In this way, camp is an odd magic trick. When a camper is here and overcomes a fear (like heights) or solves a problem (like resolving a conflict with cabinmates) or experiences a triumph (like learning to waterski), they think that they are doing so all on their own. No parents are here, so the triumph is their own. Here is the trick: while they think they are “all on their own”, they are surrounded by a loving and supportive community that will spring to action if they truly struggle. So they get the boost of confidence that comes from independent success without the risk of true independence.
I have joked it is like they are on a tightrope. They think it is over the Grand Canyon, but the tightrope is actually only 3 inches above a soft ground. They can fall safely, but if they do not fall, they see their success as their own.

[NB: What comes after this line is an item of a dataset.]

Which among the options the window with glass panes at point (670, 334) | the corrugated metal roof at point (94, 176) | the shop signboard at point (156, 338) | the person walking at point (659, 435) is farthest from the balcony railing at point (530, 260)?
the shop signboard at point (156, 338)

Camp Has Fun That Distracts
Having a good time makes it easier to absorb difficulties. At camp, children will have disagreements with friends, they will go to some activities that are not their preference (nobody can go to the same favorite activity all day long), and they will not achieve every goal. Being without a phone is a huge challenge that most young people think is insurmountable. None of these experiences are fun by themselves.
But the camp environment has enough fun to make the unpleasant moments not just bearable, but part of life. You would not want to stand in line for 30 minutes to get a root canal, but you might do so to ride the best attraction at Disneyworld.
Being at camp makes engaging with challenges easier by allowing them to grow by venturing out of their comfort zones.
Camp has Counselors and Other Adults that Model Strength
Every parent realizes one day that they are no longer the exemplar of coolness to their children. This is not fun. When they were 4 years old, they thought we were without fault. As they cruise into their teen years, our “coolness fact” drops regularly. Hopefully, their assessment of our capability bottoms out around 15-17 and they slowly begin to think that we are interesting and useful again.
At camp, your child gets to be surrounded by people that they like and want to be like. People who are “still cool”. [Note: when our four children were teens at camp, Susie and I would joke that all the kids at camp thought we were special, except for four that KNEW that we were not.]
There is nothing as cool to a camper than a 19-year-old who truly cares about them.
We hire counselors and staff to encourage, support, and praise strength. They will not focus on shortcomings but help direct attention to what IS strong in each child. This support from adult role models who are not family is powerful. Family is required to love and support a child, so the child can take it for granted. But when that cool non-family adult believes in a child, that kiddo feels special and hears with fresh ears and thinks with a fresh mind.
There is No Greater Gift than Strength
I could swamp you with stories about shy, introverted children that found confidence (me); bossy children who learned to play well with others; teens that realized that they did not want their phone to “own” them; or perfectionists that learned that failure is simply a way to learn, not something to fear. But I will wrap this up instead.
To conclude, I want to share one of Susie’s best observations. Camp not only helps campers become more strong and capable, but it helps each child develop the particular strengths that they need the most. A child who thinks he can never leave his mother’s side develops independence. The quiet child learns that her voice is worth listening to. The impatient child fosters compromise and the ability to wait.
In a world that is producing many children who feel overwhelmed or dependent, few gifts are greater than strength.
Helping each camper find their own strength is a foundational principle for us. We will have fun. We will make friends. But we will also grow.
After all, the world needs more Champions.